::: Text shown

A new age of biology?
Genetic technology should be used for health treatments but not cosmetic changes such as eye or hair colour, a Royal Society survey of public opinion has found.
As Neils Bohr allegedly said, “It is hard to make predictions, especially about the future.”
Indeed, Lord Kelvin’s 1895 declaration that "heavier-than-air flying machines are impossible" tends to loom in scientists' minds when we are tempted to speculate about what technology might deliver.
However, there are times when the evidence is pretty clear. Developments in genetic technologies which have made them cheaper, quicker and easier to use could usher in a new age of biology.
We have been using conventional cross-breeding to select genetic variants of plants and animals for thousands of years.
Such selection by humans has resulted in the same species - dogs - being as variable as wolfhounds, terriers, greyhounds and Chihuahuas.
Similarly, cabbage, kale, kohlrabi, broccoli, cauliflower and brussels sprouts have all been bred from the same original plant.
However, by genetic technologies I mean the use of the tools of modern molecular biology to understand, make or adapt the genetic material in all living things.
Cure incurable diseases
Some genetic technologies have been with us a long time.
The insulin that keeps people with diabetes alive is a GM medicine. GM plants received a mixed reception from the public, but they now cover over a tenth of the world’s arable land.
Recently we had the case of baby Layla Richards who underwent an experimental gene therapy treatment at Great Ormond Street Hospital that cured her leukaemia.
To some extent the future is already with us.
As well as the examples above, researchers are working on ways to cure otherwise incurable diseases such as muscular dystrophy, on new treatments for other life-threatening diseases like leukaemia or conditions like arthritis.
It may soon become possible to correct a genetic disorder and prevent it from being passed on to future generations.
A potentially very powerful method is the possible use of gene drives to modify organisms like mosquitoes to prevent them from spreading diseases such as malaria and the Zika virus.
Beyond human health, genetic technology could be used to remove invasive species.
New Zealand is already looking at this as a way of protecting native species in a country where a quarter of the unique bird species have been driven to extinction by invasive predators such as rats and possums.
When it comes to food, researchers are looking at genetic technologies to increase food production, for example modifying farmed salmon to require less food to grow, or preventing diseases that destroy crops. Researchers are also looking at ways to make food more nutritious and to develop crops that need less fertiliser or pesticides.
Scientists are exploring these possibilities but it is one thing to figure out what we can do and something else entirely to decide what we should do.
For those technologies that do work we need to know what the potential downsides might be and then it is up to all of us to decide whether any risks are worth taking, relative to the potential benefits.
In the case of Baby Layla there can be no guarantees about what the future may bring but all avenues of treatment had been exhausted.
It was an experimental treatment rather than part of a trial but it was a life and death situation and Layla is alive.
There are many situations where people have legitimate concerns.

::::::
::: Records shown

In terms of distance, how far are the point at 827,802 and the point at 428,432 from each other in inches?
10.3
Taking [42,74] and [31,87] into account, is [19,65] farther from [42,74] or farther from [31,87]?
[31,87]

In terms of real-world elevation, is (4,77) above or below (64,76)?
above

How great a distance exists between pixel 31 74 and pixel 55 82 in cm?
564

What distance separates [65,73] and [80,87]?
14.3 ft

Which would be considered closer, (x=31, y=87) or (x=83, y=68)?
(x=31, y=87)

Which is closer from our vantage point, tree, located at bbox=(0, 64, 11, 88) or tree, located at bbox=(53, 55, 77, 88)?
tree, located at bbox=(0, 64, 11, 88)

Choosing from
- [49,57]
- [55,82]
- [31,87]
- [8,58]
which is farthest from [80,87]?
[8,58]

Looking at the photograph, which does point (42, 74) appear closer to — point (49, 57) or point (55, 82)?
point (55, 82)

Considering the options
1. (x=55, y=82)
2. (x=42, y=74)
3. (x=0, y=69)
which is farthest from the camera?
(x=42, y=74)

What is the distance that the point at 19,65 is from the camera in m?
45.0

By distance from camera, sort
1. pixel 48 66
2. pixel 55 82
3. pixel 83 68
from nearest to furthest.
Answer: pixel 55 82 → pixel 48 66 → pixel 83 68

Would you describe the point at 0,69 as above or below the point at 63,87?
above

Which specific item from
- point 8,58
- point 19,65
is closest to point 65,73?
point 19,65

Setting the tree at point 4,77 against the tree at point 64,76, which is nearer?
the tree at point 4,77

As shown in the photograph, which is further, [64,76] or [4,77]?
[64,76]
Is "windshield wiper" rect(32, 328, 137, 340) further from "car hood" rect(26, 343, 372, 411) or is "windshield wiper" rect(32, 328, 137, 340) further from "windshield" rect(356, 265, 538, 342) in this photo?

::::::

Exercise:
For each statement below, say yes or no as to whether it agrees with the genetic technology article, and quote the words from the article that decide it. (a) GM plants now cover more than a tenth of the world's arable land. (b) Layla Richards received her gene therapy as part of a trial. (c) Invasive predators have driven half of New Zealand's unique bird species to extinction. Answer from the genetic technology article alone.

Your response:
(a) Yes: "they now cover over a tenth of the world’s arable land"
(b) No: "It was an experimental treatment rather than part of a trial"
(c) No: "a quarter of the unique bird species have been driven to extinction by invasive predators"